But is it great opera? Alfano’s music is almost more a film score than it is what one usually expects from Italian opera (in fact, it sounds more French than Italian). It is mostly measured recitative or parlando in verisimo style, if not subject matter. Alfano’s score is continuous, harmonically rich, and orchestrally gorgeous, but without set numbers or arias, properly speaking. The music seldom calls attention to itself. It more often effectively enhances the action. How many films does one come away from humming the tunes of the film score? Likewise, one may wonder what is musically memorable here.

The effect of Cyrano comes from the total dramatic experience. Does this lessen Alfano’s musical achievement? Since returning from San Francisco, I have been sampling the DG DVD version of Cyrano, featuring the Orchestre de Montpellier. Listening to the music for the second time has increased my appreciation of its quality and of the level of Alfano’s achievement, which is no less than that of a Korngold film score. There was not a moment of this great play to which Alfano’s music was not equal. And it excelled in the balcony scene, at the battlements of Arras, and in the unforgettable death scene at the end.

Now in his late 60s, Plácido Domingo is no Errol Flynn, his dueling as Cyrano was (thankfully) kept to a highly stylized minimum, but his level of maturity gave Cyrano keen poignancy. Vocally, Domingo (along with most others) got buried on occasion by a loud orchestra. He came into his own in the balcony scene with its highly lyrical music and in his death scene at the end.

The performance of the evening, however, was delivered by another Spaniard, soprano Ainhoa Arteta, whose physical and vocal beauty made her an ideal Roxane. She was one member of the cast who was able to project over the orchestra throughout. Her acting was as brilliant as her singing. She could play the petulant teen love for the handsome Christian (sung very well by Thiago Arancam), whose physical beauty dazzled and blinded her, and then capture the tragic realization that it had been Cyrano’s soul she had loved from the beginning. In love with love until suffering refined her, Roxane loses Cyrano at the very moment he finally has the courage to reveal himself as her real soul mate.

The rest of the cast excelled, the chorus was superb, the orchestra and conductor Patrick Fournillier were admirable, except for the balance problem. Production values could not have been better. I think director Ionesco pushed a bit too far by bringing on seventeenth century spot lights (candles backed by silver dishes) to emphasize and comment on the artifice of several moments—Cyrano and Christian plotting their letter-writing scheme, for example. In short, this was one of the most theatrically thrilling evenings I have spent at the opera, or anywhere else. If this production surfaces somewhere else (as surely it will), do not miss this coup de théâtre.

## GIVEN INFORMATION:
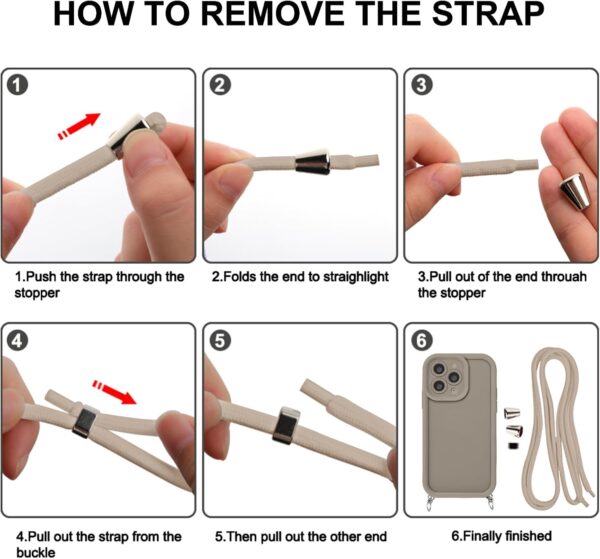 HOW TO REMOVE THE STRAP

1

2

3

1.Push the strap through the stopper

2.Folds the end to straighlight

3.Pull out of the end throuah the stopper

4

5

6

4.Pull out the strap from the buckle

5.Then pull out the other end

6.Finally finished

## WORK TO BE COMPLETED:
List every person the opera review names as taking part in the performance it reviews, whether singing, conducting or directing. Answer using only the review, not the rows.

## SOLUTION BELOW:
Plácido Domingo, Ainhoa Arteta, Thiago Arancam, Patrick Fournillier, Ionesco